__TEXT SHOWN__
-- Opening Marker --

NOTICE: Summary decisions issued by the Appeals Court pursuant to M.A.C. Rule 23.0, as appearing in 97 Mass. App. Ct. 1017 (2020) (formerly known as rule 1:28, as amended by 73 Mass. App. Ct. 1001 [2009]), are primarily directed to the parties and, therefore, may not fully address the facts of the case or the panel's decisional rationale. Moreover, such decisions are not circulated to the entire court and, therefore, represent only the views of the panel that decided the case. A summary decision pursuant to rule 23.0 or rule 1:28 issued after February 25, 2008, may be cited for its persuasive value but, because of the limitations noted above, not as binding precedent. See Chace v. Curran, 71 Mass. App. Ct. 258, 260 n.4 (2008).
COMMONWEALTH OF MASSACHUSETTS
APPEALS COURT
22-P-902
ARTHUR A. BOYLE
vs.
CHERYL A. BOYLE.
MEMORANDUM AND ORDER PURSUANT TO RULE 23.0
The former wife filed a contempt complaint in the Probate
and Family Court after her former husband failed to pay her a
percentage of his pension as required by a divorce judgment.
After an evidentiary hearing, a Probate and Family Court judge
found the husband in contempt. The husband appeals, and we
affirm.
1. Background. The parties, Arthur and Cheryl Boyle,
married in 1974. Arthur retired from the Lowell police
department in 2002, and he and Cheryl selected "Option (c),
Joint and Last Survivor Allowance" under G. L. c. 32, § 12 (2),
which provided for a "lesser retirement allowance" during
Arthur's lifetime with a survivor benefit for Cheryl.
Thereafter, Arthur received monthly pension payments. Four years later, in 2006, the parties divorced by a
judgment nisi that incorporated a separation agreement prepared
by Arthur's lawyer. Cheryl represented herself. The agreement,
which did not merge with the judgment, provided: "The parties
to this Agreement each agree that Wife will be entitled to
Twenty Percent (20%) of Husband's pension, while Husband is
alive, as provided by the Lowell Retirement System." No one
submitted a Qualified Domestic Relations Order to the Lowell
Retirement System. Arthur never paid Cheryl her twenty percent
share. At some point, Cheryl learned that the Lowell Retirement
System did not "put aside" her share, and she asked Arthur about
the pension. In 2010, Cheryl broached the subject of the
pension once again, and Arthur gave her $10,000.
On March 9, 2020, Cheryl filed a complaint for contempt in
the Probate and Family Court and alleged that Arthur failed to
comply with the terms of the divorce judgment as it pertained to
the pension provision. In opposition, Arthur raised three
arguments at an evidentiary hearing: (1) the agreement was the
result of a mistake by the parties; (2) the agreement was
ambiguous; and (3) the parties "had a deal" that superseded the
agreement. A judge found Arthur in contempt of the 2006 divorce
judgment and ordered him to pay to Cheryl past due pension
payments, interest, and attorney's fees.
2 On appeal, Arthur raises four claims: (1) the agreement
was ambiguous; (2) he did not disobey a clear command of the
court; (3) laches bars Cheryl's claim; and (4) enforcement of
the agreement will result in unjust enrichment.
2. Discussion. Civil contempt requires a "clear and
undoubted disobedience of a clear and unequivocal command"
(citation omitted). Birchall, petitioner, 454 Mass. 837, 853
(2009). A court considers "the totality of the circumstances."

-- Closing Marker --

__INFORMATION GIVEN__
-- Opening Marker --

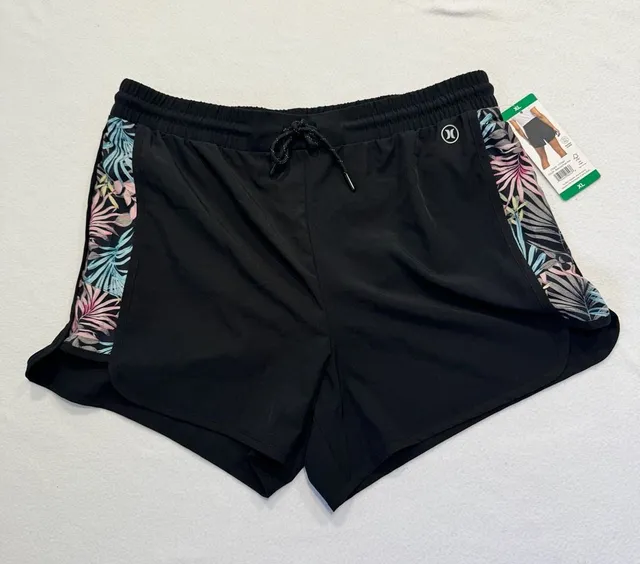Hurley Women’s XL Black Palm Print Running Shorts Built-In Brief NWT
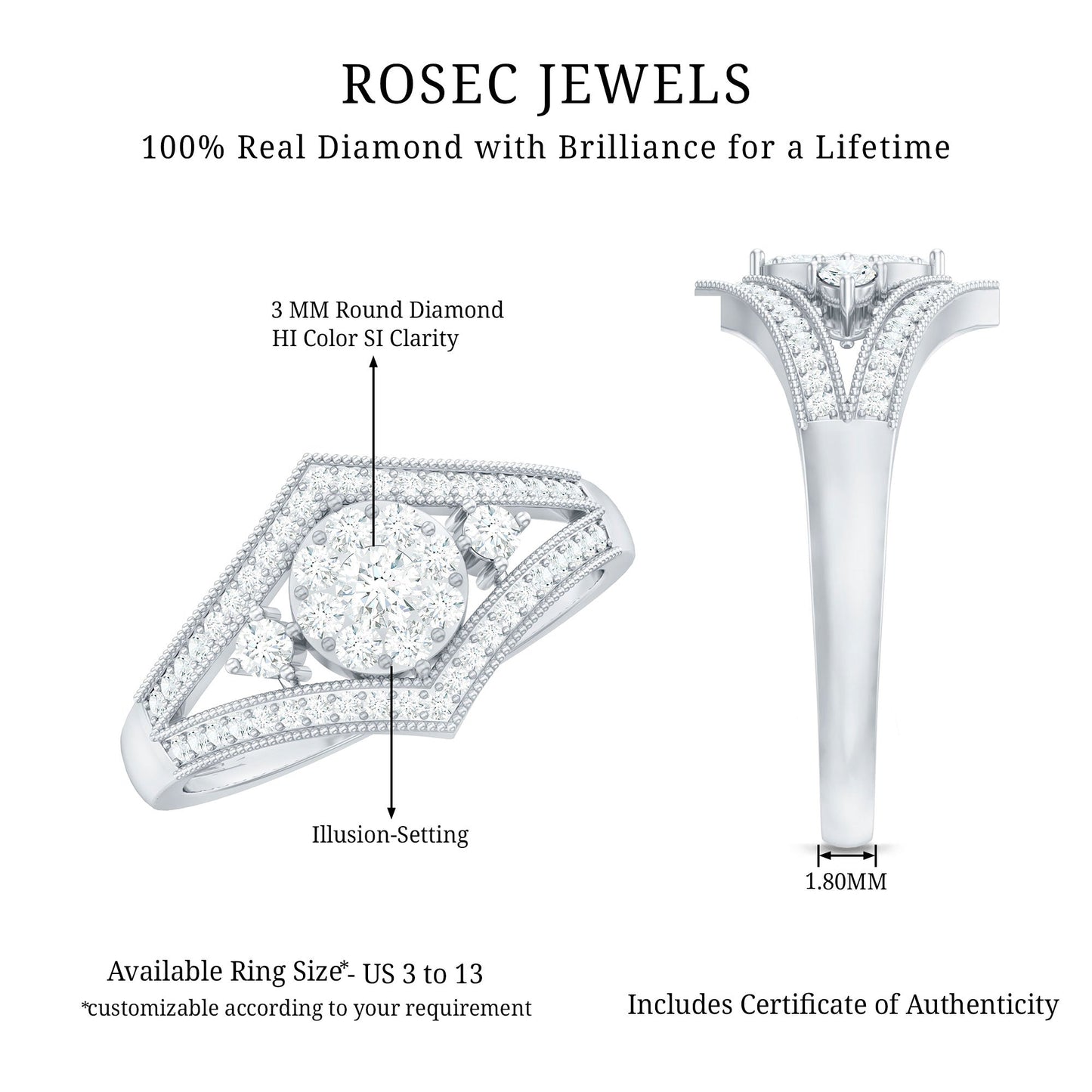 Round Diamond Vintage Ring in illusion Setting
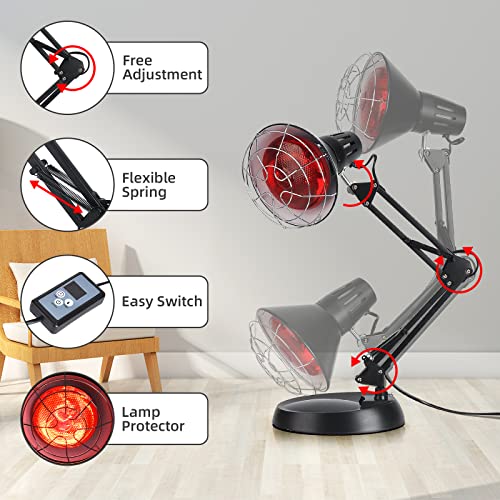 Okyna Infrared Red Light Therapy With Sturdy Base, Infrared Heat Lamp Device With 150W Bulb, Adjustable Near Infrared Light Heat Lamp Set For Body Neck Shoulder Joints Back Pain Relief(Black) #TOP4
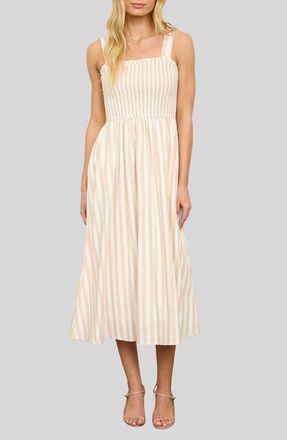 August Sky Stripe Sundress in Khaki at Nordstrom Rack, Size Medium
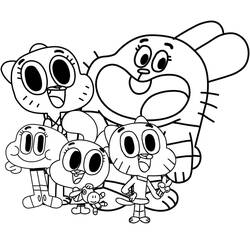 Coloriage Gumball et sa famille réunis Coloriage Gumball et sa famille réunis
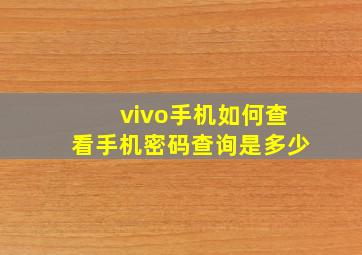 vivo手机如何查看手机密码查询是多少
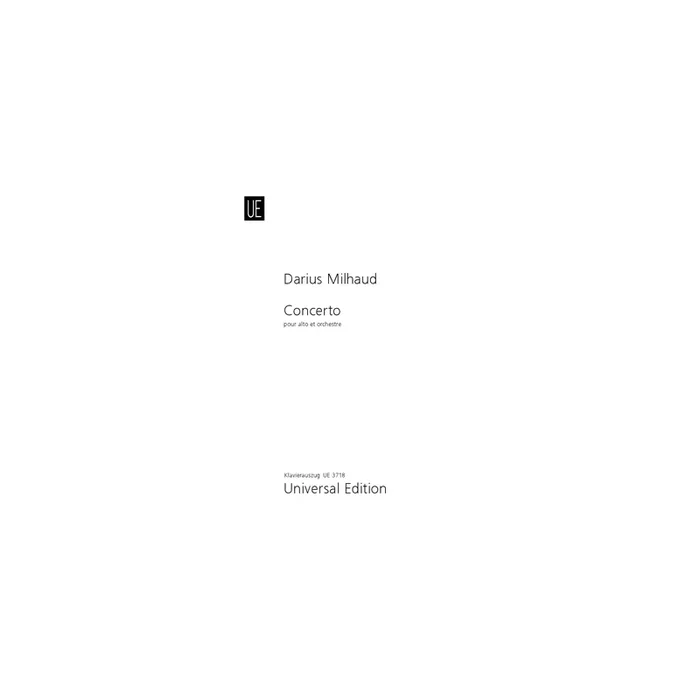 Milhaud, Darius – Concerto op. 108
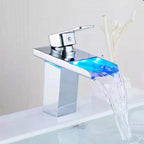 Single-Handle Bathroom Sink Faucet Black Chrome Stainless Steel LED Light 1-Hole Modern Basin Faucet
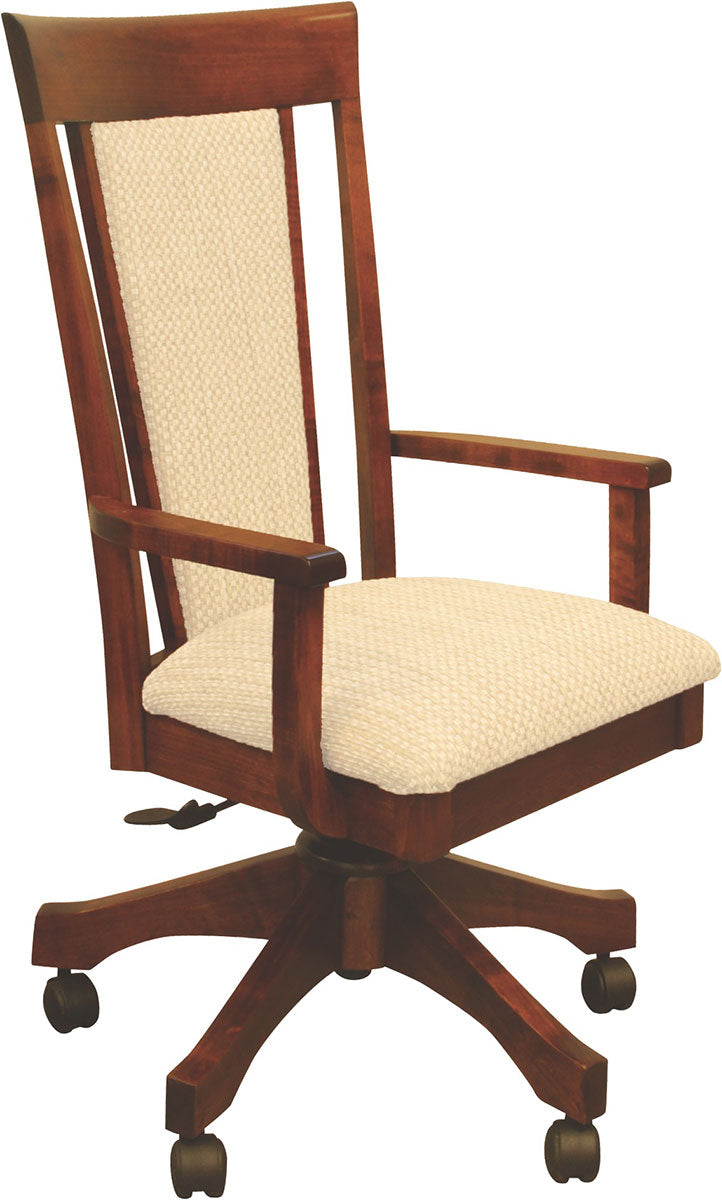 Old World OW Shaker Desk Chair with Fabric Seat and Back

-- Closing Marker --

__REQUIRED ACTION 1__
Do these statements agree with the court memorandum? Answer yes or no for each, quoting the words that decide it. (a) The separation agreement was prepared by Cheryl's lawyer. (b) Arthur retired from the Lowell police department in 2002. (c) In 2010, Arthur gave Cheryl $10,000.
__REQUIRED ACTION 2__
Could you return, word for word, the part of the court memorandum that opens with the words containing "On March 9, 2020, Cheryl" and closes with "in unjust enrichment."?

__EXERCISE RESPONSE 1__
(a) No: "prepared by Arthur's lawyer. Cheryl represented herself."
(b) Yes: "Arthur retired from the Lowell police department in 2002"
(c) Yes: "In 2010, Cheryl broached the subject of the pension once again, and Arthur gave her $10,000."

__EXERCISE RESPONSE 2__
On March 9, 2020, Cheryl filed a complaint for contempt in
the Probate and Family Court and alleged that Arthur failed to
comply with the terms of the divorce judgment as it pertained to
the pension provision. In opposition, Arthur raised three
arguments at an evidentiary hearing: (1) the agreement was the
result of a mistake by the parties; (2) the agreement was
ambiguous; and (3) the parties "had a deal" that superseded the
agreement. A judge found Arthur in contempt of the 2006 divorce
judgment and ordered him to pay to Cheryl past due pension
payments, interest, and attorney's fees.
2 On appeal, Arthur raises four claims: (1) the agreement
was ambiguous; (2) he did not disobey a clear command of the
court; (3) laches bars Cheryl's claim; and (4) enforcement of
the agreement will result in unjust enrichment.